[Dataset content]:
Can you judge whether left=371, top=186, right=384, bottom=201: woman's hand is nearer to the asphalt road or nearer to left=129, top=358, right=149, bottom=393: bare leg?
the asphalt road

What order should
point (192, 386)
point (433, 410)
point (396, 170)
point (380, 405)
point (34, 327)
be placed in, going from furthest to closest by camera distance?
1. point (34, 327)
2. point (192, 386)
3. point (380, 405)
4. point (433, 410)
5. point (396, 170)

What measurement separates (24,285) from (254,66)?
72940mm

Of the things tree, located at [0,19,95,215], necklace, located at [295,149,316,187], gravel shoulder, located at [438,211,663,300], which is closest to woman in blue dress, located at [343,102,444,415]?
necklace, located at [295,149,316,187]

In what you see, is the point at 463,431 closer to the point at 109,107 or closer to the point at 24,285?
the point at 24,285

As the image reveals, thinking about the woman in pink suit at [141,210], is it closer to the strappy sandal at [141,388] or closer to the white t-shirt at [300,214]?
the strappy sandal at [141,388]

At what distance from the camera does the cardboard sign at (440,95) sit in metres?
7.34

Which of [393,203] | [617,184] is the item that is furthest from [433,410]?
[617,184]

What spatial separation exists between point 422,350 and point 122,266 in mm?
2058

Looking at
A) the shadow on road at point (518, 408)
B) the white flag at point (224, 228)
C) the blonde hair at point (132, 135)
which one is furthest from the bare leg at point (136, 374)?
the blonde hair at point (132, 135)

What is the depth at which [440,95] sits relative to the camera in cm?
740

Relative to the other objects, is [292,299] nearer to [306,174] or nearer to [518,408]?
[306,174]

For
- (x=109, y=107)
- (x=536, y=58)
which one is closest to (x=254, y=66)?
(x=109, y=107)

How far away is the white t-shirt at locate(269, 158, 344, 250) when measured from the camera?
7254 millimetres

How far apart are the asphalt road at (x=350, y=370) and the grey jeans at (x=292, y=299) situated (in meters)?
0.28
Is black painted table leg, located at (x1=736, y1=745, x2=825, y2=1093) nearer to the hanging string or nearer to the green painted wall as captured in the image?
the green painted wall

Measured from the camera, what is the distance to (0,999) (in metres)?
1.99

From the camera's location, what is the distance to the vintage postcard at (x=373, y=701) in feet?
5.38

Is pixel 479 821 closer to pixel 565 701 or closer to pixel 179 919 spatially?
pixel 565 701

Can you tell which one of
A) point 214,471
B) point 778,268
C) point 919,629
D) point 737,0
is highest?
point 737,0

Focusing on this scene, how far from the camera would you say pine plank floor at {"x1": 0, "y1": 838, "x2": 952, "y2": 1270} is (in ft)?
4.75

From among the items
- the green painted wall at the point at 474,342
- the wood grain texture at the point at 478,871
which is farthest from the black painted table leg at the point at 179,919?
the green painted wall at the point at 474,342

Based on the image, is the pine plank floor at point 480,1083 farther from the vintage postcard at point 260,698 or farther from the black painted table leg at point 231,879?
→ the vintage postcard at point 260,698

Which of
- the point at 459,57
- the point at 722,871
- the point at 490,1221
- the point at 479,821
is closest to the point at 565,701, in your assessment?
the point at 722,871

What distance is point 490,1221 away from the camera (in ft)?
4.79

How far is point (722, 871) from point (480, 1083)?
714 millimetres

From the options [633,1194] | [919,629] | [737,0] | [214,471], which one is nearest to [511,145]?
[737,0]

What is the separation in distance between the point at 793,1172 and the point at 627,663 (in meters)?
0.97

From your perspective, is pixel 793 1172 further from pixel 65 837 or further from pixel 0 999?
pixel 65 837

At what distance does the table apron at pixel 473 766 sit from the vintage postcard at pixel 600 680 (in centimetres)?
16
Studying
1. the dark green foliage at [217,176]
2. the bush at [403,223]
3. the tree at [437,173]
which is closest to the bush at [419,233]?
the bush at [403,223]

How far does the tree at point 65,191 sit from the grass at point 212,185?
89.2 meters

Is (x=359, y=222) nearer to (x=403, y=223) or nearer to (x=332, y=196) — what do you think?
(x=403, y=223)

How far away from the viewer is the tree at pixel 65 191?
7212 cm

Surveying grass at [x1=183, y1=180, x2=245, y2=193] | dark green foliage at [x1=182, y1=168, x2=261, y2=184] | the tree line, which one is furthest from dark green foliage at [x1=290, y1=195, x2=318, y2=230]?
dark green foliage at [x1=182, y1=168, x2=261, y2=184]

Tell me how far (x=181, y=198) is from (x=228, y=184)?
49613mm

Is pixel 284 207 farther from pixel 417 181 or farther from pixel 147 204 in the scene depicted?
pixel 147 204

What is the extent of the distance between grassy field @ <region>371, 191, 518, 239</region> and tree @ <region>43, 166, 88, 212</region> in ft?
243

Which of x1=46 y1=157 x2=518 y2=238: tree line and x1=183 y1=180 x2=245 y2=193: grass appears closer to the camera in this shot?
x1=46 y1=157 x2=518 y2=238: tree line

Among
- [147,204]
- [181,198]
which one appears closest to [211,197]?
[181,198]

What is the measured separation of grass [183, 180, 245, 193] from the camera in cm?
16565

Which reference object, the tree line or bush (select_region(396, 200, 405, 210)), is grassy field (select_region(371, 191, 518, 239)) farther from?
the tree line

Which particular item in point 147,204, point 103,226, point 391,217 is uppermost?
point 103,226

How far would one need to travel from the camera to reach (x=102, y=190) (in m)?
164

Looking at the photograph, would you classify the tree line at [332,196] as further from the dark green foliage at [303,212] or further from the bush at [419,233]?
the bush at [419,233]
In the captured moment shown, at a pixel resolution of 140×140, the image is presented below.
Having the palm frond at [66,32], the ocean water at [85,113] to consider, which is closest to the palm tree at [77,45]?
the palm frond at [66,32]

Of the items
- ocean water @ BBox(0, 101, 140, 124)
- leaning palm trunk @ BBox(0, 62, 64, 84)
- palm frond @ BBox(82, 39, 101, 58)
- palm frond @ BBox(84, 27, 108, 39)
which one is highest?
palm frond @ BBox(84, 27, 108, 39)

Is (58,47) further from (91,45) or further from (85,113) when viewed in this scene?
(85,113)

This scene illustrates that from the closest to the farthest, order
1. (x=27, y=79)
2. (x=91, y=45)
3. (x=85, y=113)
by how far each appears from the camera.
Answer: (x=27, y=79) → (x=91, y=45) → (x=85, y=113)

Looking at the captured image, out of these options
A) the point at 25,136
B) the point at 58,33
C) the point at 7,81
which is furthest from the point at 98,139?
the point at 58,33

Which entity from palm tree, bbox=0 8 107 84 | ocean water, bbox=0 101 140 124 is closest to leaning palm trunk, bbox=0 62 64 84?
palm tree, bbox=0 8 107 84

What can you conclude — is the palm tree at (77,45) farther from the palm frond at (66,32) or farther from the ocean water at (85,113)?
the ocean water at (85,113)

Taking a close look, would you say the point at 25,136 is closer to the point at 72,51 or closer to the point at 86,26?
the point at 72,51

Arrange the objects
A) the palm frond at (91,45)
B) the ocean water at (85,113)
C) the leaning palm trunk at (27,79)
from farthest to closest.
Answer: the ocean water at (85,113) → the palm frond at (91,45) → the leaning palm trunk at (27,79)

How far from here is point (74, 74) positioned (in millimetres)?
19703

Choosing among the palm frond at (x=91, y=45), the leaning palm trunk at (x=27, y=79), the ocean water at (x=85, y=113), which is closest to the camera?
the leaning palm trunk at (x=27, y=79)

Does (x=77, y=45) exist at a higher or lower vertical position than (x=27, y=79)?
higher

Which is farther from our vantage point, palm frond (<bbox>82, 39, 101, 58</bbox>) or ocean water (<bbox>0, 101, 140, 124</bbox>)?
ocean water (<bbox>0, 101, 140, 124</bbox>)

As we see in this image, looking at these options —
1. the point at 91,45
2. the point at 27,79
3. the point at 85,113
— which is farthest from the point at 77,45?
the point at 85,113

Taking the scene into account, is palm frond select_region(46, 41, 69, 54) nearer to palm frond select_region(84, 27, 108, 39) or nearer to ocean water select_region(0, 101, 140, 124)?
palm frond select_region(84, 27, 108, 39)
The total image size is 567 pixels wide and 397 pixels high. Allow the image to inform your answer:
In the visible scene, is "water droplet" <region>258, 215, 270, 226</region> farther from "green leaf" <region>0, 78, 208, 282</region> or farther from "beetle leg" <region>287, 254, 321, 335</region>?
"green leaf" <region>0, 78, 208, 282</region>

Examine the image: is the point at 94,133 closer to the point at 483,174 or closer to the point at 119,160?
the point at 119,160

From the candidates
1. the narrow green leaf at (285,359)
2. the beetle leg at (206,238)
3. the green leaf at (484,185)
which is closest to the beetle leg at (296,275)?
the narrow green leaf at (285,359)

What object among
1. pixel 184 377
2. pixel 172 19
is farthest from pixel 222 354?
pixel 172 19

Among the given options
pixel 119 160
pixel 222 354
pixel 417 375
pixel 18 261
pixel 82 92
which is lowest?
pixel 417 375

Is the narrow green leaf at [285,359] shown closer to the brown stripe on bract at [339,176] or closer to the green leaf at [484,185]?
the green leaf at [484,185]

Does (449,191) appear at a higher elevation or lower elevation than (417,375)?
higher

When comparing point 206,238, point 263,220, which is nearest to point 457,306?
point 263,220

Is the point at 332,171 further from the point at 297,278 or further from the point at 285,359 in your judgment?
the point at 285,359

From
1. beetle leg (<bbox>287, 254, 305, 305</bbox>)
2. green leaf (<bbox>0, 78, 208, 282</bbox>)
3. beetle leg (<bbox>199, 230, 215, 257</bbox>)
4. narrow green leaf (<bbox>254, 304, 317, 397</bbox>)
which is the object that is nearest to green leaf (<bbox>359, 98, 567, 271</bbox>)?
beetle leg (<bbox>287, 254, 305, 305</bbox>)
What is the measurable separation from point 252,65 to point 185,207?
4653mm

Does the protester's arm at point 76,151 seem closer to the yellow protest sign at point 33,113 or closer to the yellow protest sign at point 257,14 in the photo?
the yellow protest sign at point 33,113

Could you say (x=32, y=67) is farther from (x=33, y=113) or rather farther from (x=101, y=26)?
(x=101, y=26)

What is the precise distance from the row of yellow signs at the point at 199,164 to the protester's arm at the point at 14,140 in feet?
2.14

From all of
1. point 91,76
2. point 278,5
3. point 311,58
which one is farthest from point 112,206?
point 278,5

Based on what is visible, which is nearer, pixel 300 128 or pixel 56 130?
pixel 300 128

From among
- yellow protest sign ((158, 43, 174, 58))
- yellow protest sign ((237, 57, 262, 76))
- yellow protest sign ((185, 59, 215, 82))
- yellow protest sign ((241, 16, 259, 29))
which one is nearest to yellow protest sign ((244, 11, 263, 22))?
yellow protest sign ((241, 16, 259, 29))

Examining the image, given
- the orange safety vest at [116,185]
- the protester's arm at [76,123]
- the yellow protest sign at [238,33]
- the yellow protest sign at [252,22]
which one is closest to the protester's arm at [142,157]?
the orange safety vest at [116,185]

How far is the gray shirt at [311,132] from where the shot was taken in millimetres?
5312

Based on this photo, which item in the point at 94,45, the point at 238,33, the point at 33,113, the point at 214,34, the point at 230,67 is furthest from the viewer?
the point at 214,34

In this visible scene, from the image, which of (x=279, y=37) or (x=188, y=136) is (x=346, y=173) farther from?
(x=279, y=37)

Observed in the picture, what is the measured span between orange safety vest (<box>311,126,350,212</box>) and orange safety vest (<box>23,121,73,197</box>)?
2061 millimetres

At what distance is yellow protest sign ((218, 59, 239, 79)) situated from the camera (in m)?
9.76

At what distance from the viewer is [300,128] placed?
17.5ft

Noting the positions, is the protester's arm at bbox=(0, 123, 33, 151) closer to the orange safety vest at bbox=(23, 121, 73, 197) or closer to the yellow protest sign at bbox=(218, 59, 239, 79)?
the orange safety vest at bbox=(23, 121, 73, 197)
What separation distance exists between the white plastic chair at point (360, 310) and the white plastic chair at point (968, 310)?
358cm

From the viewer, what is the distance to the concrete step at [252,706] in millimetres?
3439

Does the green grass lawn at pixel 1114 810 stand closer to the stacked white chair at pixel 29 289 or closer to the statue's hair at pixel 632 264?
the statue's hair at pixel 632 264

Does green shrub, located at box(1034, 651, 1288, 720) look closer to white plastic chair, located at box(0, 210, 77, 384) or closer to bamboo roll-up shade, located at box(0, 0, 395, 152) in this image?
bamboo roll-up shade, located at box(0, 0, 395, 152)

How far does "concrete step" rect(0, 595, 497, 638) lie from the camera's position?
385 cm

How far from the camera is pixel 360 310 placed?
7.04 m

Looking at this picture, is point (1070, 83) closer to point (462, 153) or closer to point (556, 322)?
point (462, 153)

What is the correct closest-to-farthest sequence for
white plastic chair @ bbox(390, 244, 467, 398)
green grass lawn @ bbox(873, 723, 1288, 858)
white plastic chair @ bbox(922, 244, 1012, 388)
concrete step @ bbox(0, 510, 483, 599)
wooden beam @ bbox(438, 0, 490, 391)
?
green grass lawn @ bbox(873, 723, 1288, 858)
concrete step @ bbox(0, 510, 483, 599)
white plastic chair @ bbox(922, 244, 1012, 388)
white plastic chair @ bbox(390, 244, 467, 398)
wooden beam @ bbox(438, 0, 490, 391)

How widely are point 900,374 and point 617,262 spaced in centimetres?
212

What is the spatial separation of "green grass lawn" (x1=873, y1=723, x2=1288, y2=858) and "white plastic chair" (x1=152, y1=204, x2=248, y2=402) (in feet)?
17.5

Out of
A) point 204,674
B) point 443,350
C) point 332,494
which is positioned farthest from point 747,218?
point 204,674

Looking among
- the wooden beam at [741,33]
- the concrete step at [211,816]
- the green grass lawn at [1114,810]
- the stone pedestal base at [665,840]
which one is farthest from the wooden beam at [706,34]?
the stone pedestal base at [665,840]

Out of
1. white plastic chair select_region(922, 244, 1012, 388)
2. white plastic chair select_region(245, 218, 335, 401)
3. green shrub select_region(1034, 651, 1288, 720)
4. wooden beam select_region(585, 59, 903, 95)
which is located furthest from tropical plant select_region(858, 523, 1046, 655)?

[Short exercise]: Quote exactly the line containing "What is the correct" and every later line through the end of the listing, and no other lines.

[Solution for this task]:
What is the correct closest-to-farthest sequence for
white plastic chair @ bbox(390, 244, 467, 398)
green grass lawn @ bbox(873, 723, 1288, 858)
white plastic chair @ bbox(922, 244, 1012, 388)
concrete step @ bbox(0, 510, 483, 599)
wooden beam @ bbox(438, 0, 490, 391)
?
green grass lawn @ bbox(873, 723, 1288, 858)
concrete step @ bbox(0, 510, 483, 599)
white plastic chair @ bbox(922, 244, 1012, 388)
white plastic chair @ bbox(390, 244, 467, 398)
wooden beam @ bbox(438, 0, 490, 391)

How widely are point 900,374 and point 617,262 spaced in centimetres?
212

What is the spatial separation of "green grass lawn" (x1=873, y1=723, x2=1288, y2=858) and "white plastic chair" (x1=152, y1=204, x2=248, y2=402) (in feet)?
17.5

Out of
A) point 204,674
B) point 443,350
C) point 332,494
which is positioned farthest from point 747,218?
point 204,674

Looking among
- the wooden beam at [741,33]
- the concrete step at [211,816]
- the green grass lawn at [1114,810]
- the stone pedestal base at [665,840]
which one is farthest from the wooden beam at [706,34]?
the stone pedestal base at [665,840]

Out of
1. white plastic chair select_region(922, 244, 1012, 388)
2. white plastic chair select_region(245, 218, 335, 401)
3. green shrub select_region(1034, 651, 1288, 720)
4. wooden beam select_region(585, 59, 903, 95)
which is located furthest from tropical plant select_region(858, 523, 1046, 655)?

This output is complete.